WHAT TO WORK ON:
(A) Translate this sentence from the Karan Arjun review into Spanish: "They share a deep love for their mother Durga (Raakhee) and sing happy songs in mustard fields with her."
(B) Carry on the Karan Arjun review from its last sentence, keeping the same tone.

##### TEXT PROVIDED #####

So I saw Karan Arjun.
This is a piece of 90s dross. Easy to make fun of. It’s like killing dead things. Of which a lot happens in this movie. Killing and dead things i.e. So without further ado let’s do unspeakable things to our grey matter!
Pretty Boy Karan (Shahrukh Khan) and Weasel Face Arjun (Salman Khan) are village yokels of smooth skin and shiny white teeth eking out a living by breaking rocks. They share a deep love for their mother Durga (Raakhee) and sing happy songs in mustard fields with her. Put away your psychoanalytic minds, this is India and we are not slutty Greeks! Durga has an absent husband. When the old rich father-in-law who turned her out summons her as he is about to croak it turns out that the absent husband has been long DEAD and the old man wants to pass on his jaydaad to the grandsons. While Karan and Arjun are thinking hey no need to break them rocks anymore, the old man’s nephew Thakur Durjan Singh (Amrish Puri) is having none of it. He comes accessorised with two mulleted meatheads who are his brothers-in-law and likes worshipping a 20 feet Kali with her own waterfall, preferably with a gaggle of nubile things doing an item number. Why am I thinking Durjan is like the evil guy? Just when the grandfather is about to turn over everything to Karan and Arjun, Durjan turns up. Popping Eyes! Varicose veins on the forehead! = ANGRY BEAST DURJAN! Durjan strangles the grandpa and then Karan and Arjun are dragged along by a few horses and skewered by shiny swords. He likes his torture porn, does Durjan. Karan and Arjun stare meaningfully into each other’s eyes and hold hands before departing for the nether world. Then Durga turns up at the Kali temple for the HARANGUE THE GODDESS TO GRANT WISHES segment post which the Karan Arjun souls have transmigrated to mewling babies. Self ringing temple bells and the cries of infants in the air assure Durga that her sons are reborn. And she is totally not demented for the force of her namesake is with her! Take that, you godless folk!

##### RAW DATA #####

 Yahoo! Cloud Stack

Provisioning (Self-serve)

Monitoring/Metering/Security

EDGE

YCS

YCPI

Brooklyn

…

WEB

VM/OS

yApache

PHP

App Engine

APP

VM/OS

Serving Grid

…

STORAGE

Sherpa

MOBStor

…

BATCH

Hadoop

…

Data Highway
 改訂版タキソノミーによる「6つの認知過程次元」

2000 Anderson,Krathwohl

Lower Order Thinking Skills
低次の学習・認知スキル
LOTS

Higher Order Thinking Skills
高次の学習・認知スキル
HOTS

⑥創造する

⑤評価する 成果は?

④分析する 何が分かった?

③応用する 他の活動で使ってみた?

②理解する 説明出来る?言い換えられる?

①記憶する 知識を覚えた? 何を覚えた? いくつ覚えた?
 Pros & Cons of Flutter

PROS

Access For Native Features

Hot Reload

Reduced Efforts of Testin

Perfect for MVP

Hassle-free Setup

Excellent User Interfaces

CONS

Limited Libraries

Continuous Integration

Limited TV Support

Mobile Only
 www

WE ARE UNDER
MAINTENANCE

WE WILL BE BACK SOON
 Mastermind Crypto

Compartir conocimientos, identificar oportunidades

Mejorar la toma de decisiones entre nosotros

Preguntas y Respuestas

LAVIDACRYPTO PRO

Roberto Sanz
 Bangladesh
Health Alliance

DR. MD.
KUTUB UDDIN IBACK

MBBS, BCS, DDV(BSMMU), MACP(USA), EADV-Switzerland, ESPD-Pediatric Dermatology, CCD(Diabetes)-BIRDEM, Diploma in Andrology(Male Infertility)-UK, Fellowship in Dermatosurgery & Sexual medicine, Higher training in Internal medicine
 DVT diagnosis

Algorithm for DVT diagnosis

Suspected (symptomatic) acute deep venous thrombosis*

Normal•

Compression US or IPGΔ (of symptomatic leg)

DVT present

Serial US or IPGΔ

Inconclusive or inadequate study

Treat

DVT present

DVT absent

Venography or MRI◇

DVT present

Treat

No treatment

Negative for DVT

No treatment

#####

YOUR RESPONSES:
(A) Comparten un profundo amor por su madre Durga (Raakhee) y cantan canciones alegres con ella en campos de mostaza.

(B)
Arjun/Ajay has an alcoholic father and is alternately sombre and all studly rage inspired by flashbacks of his past life. Karan/Vijay loses his parents pretty quickly and is soon the ward of a Parsi setereotype and a Telugu stereotype (Johnny Lever) who run a horse farm. Meanwhile Durga is roaming the streets of her village with a photograph of her sons and promising Durjan and the mulleted meatheads that soon they will be quite DEAD thanks to her reincarnated sons. But that glaze in her eyes - alcohol or grief?!
Oh I love ROMANCE FUCKERY! Unibrow Sonia (Kajol) comes to the stables to learn to ride but is soon in love with Vijay. Note that this horse farm has a large billboard with a giant lip, a single eye and a big WOW! painted on it. So Warhol. So....Erotic? Soon they are singing an extremely energetic song amidst all the horses. Post the song Vijay and Sonia are like we are too knackered for sex and the horses are all bemused and without doubt thinking a) was that really human sex? and b) stop appropriating us for sexual symbolism, idiot humans!
Sonia the Screecher is a bade baap ki beti, Dad scrimped on the elocution lessons. Dad Saxena (Ranjeet) is in with Durjan who by now is a rank nasty FEUDAL OVERLORD CUM EVIL DEALER OF INTERNATIONAL ARMS. Durjan and Saxena plan to get their progeny married, really Saxena has no choice because in the race to evilness Durjan is a clear leader and is all BWAHAHAHA MY SUPREME SPERM SHALL RULE and propagate through my son and I shall swallow and spit on and screw every other sperm around.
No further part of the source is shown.